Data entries

[Start of Attachment]

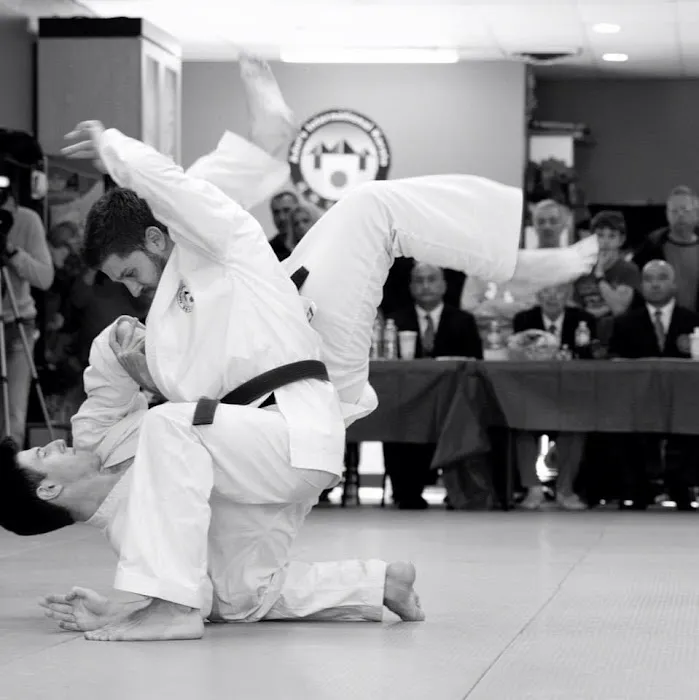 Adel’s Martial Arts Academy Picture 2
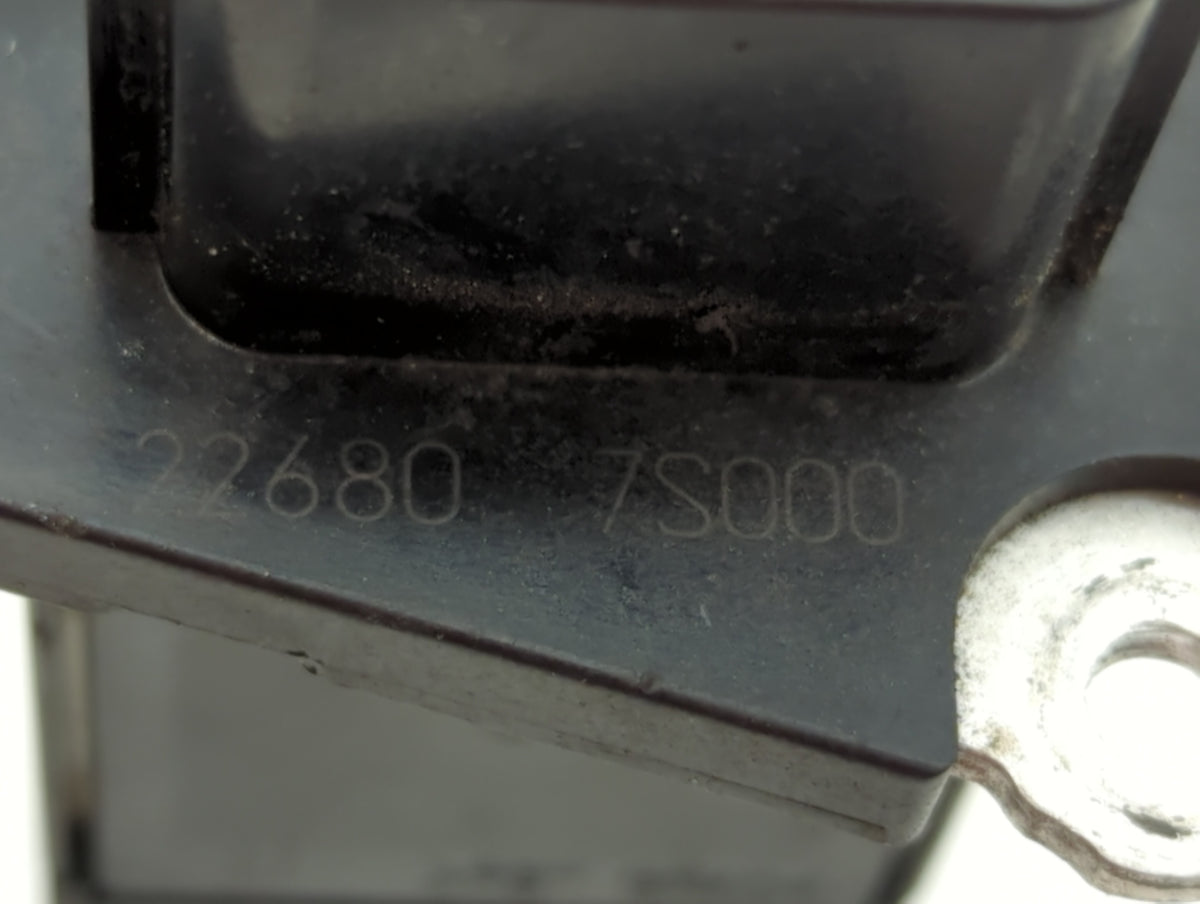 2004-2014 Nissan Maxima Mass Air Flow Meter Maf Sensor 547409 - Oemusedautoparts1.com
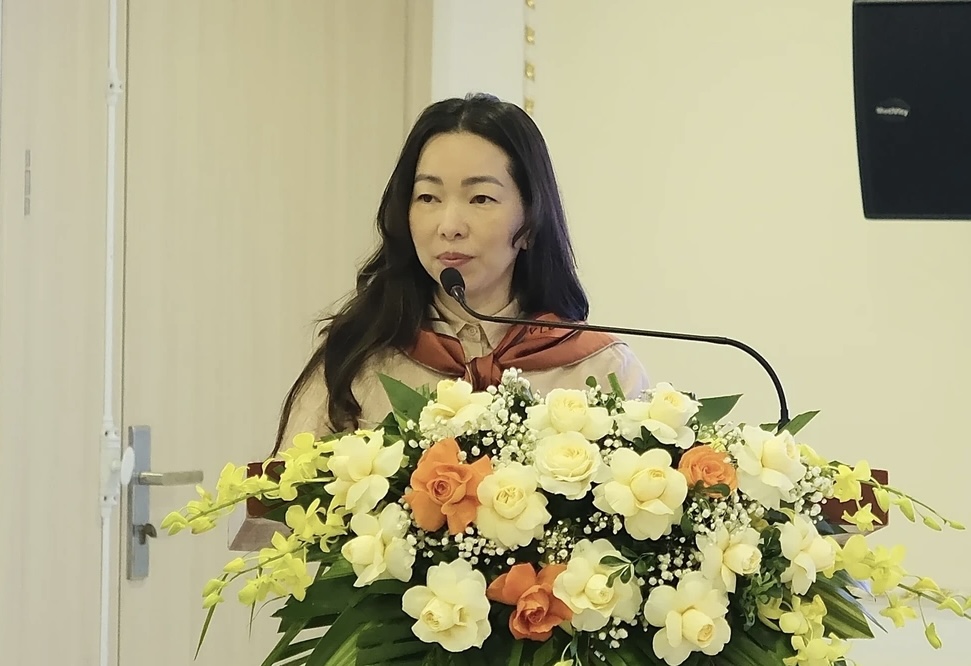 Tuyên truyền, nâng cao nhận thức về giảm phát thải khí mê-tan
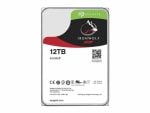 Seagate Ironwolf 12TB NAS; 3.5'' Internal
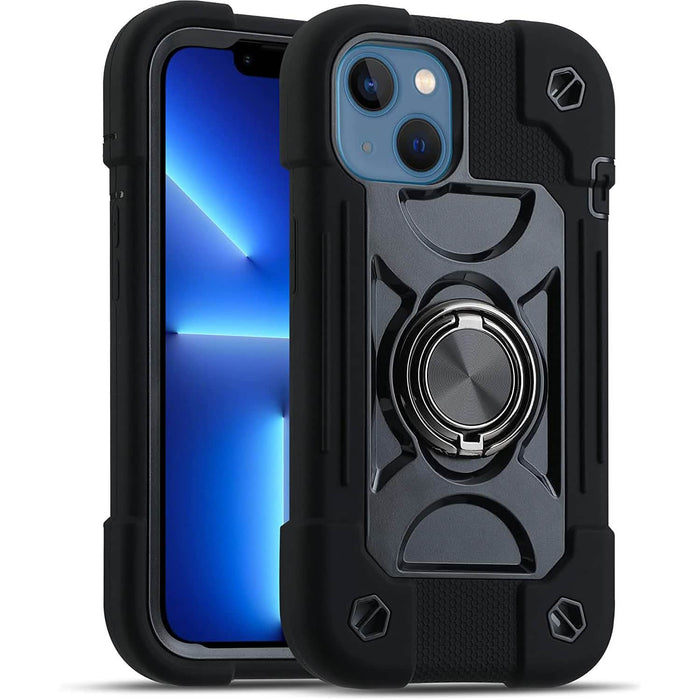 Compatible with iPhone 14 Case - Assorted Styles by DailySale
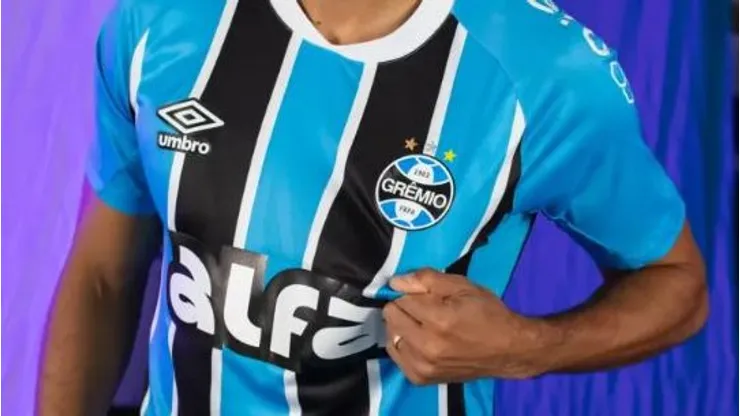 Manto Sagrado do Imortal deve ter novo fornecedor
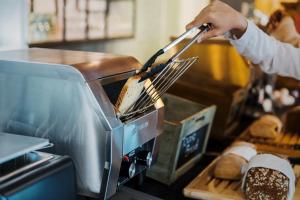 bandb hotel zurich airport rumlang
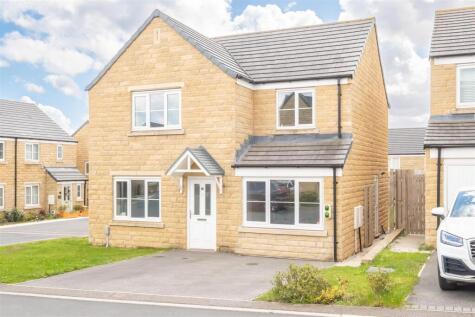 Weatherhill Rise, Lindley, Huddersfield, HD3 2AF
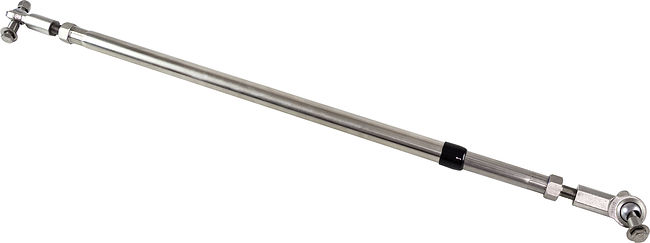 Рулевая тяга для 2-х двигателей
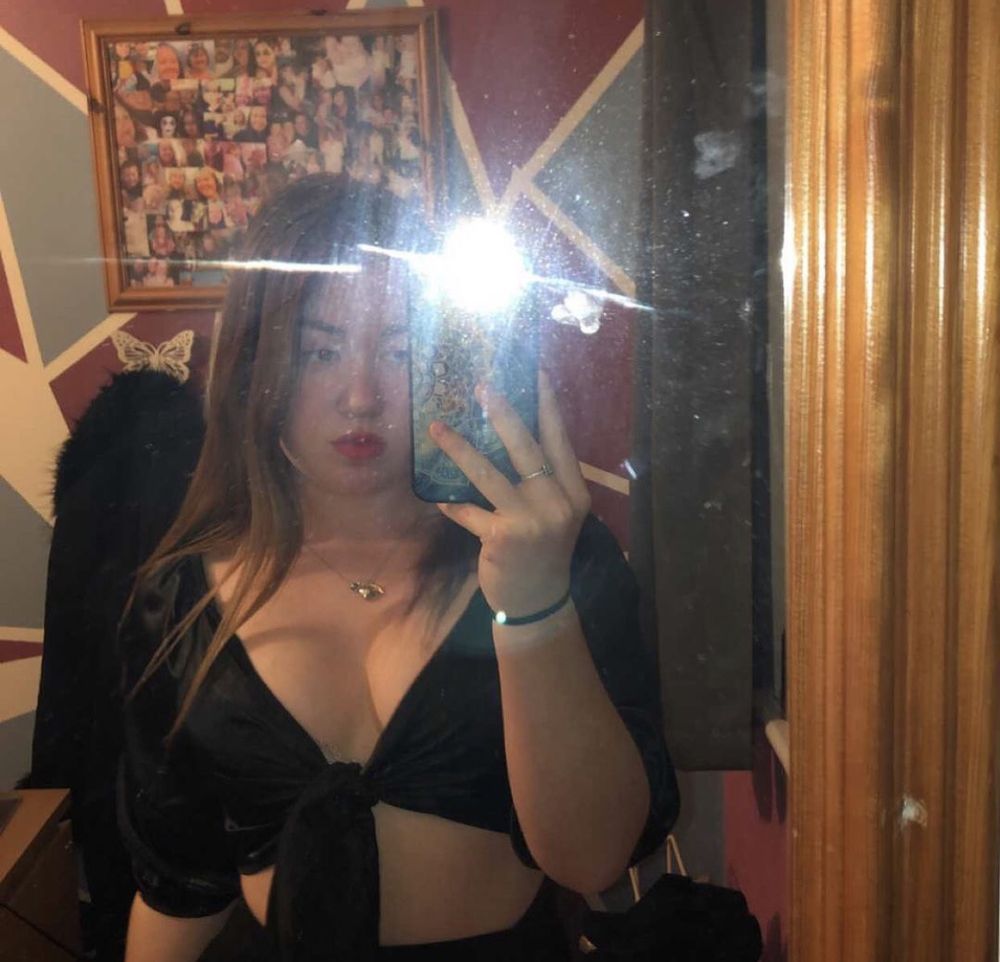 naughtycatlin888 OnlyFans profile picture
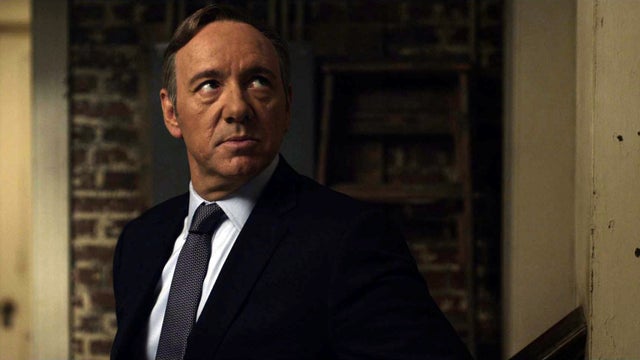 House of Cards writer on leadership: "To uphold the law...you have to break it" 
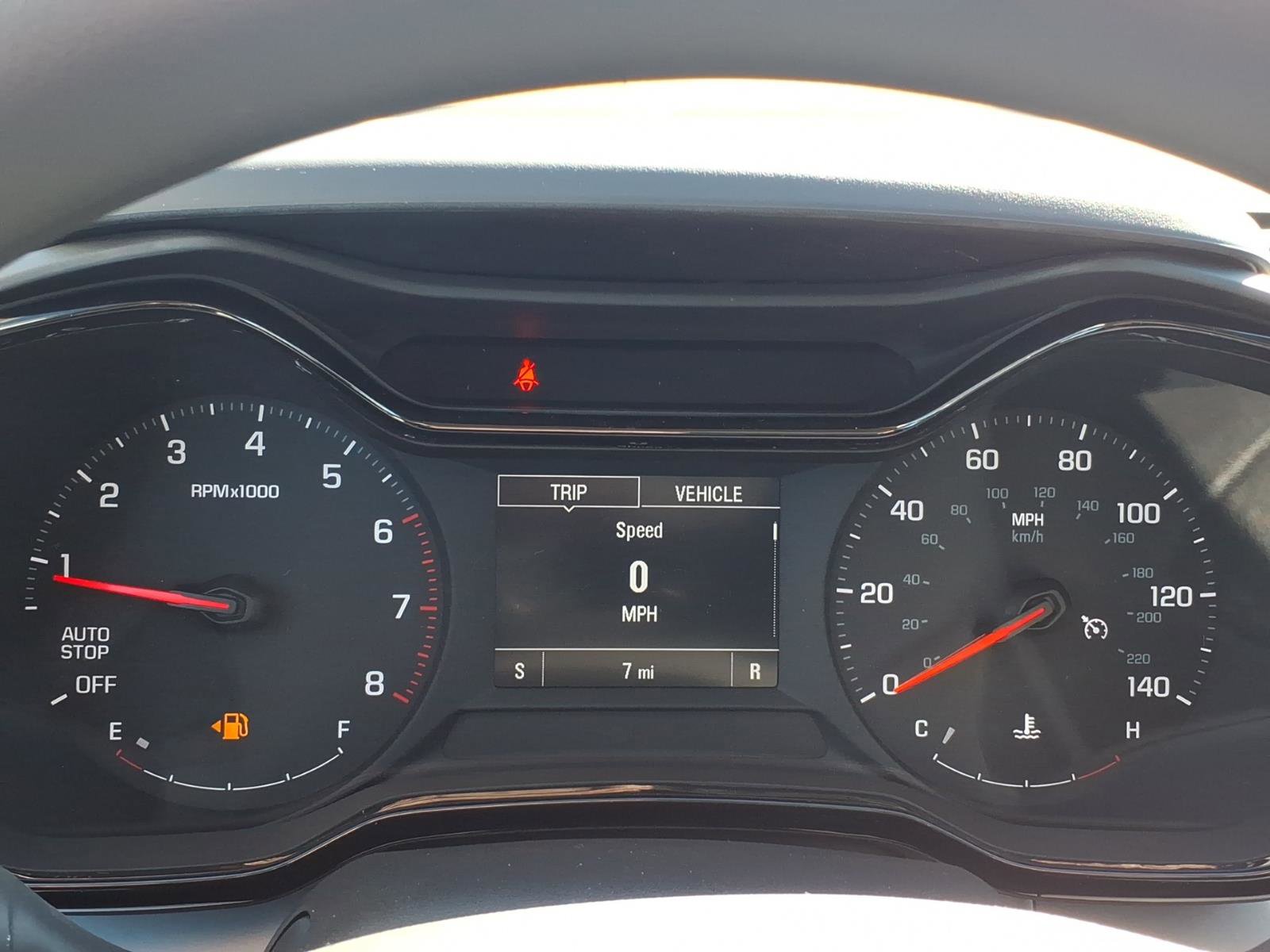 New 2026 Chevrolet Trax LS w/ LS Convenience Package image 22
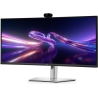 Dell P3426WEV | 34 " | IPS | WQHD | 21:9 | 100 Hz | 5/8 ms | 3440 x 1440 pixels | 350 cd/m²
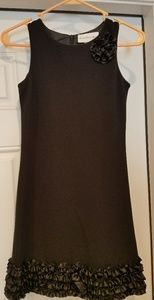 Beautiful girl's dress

[End of Attachment]

### WHAT TO WORK ON
Copy each of the lines above word for word, omitting the pictures.

### TASK RESULT
 Adel’s Martial Arts Academy Picture 2
 2004-2014 Nissan Maxima Mass Air Flow Meter Maf Sensor 547409 - Oemusedautoparts1.com
 Tuyên truyền, nâng cao nhận thức về giảm phát thải khí mê-tan
 Seagate Ironwolf 12TB NAS; 3.5'' Internal
 Compatible with iPhone 14 Case - Assorted Styles by DailySale
 Manto Sagrado do Imortal deve ter novo fornecedor
 bandb hotel zurich airport rumlang
 Weatherhill Rise, Lindley, Huddersfield, HD3 2AF
 Рулевая тяга для 2-х двигателей
 naughtycatlin888 OnlyFans profile picture
 House of Cards writer on leadership: "To uphold the law...you have to break it" 
 New 2026 Chevrolet Trax LS w/ LS Convenience Package image 22
 Dell P3426WEV | 34 " | IPS | WQHD | 21:9 | 100 Hz | 5/8 ms | 3440 x 1440 pixels | 350 cd/m²
 Beautiful girl's dress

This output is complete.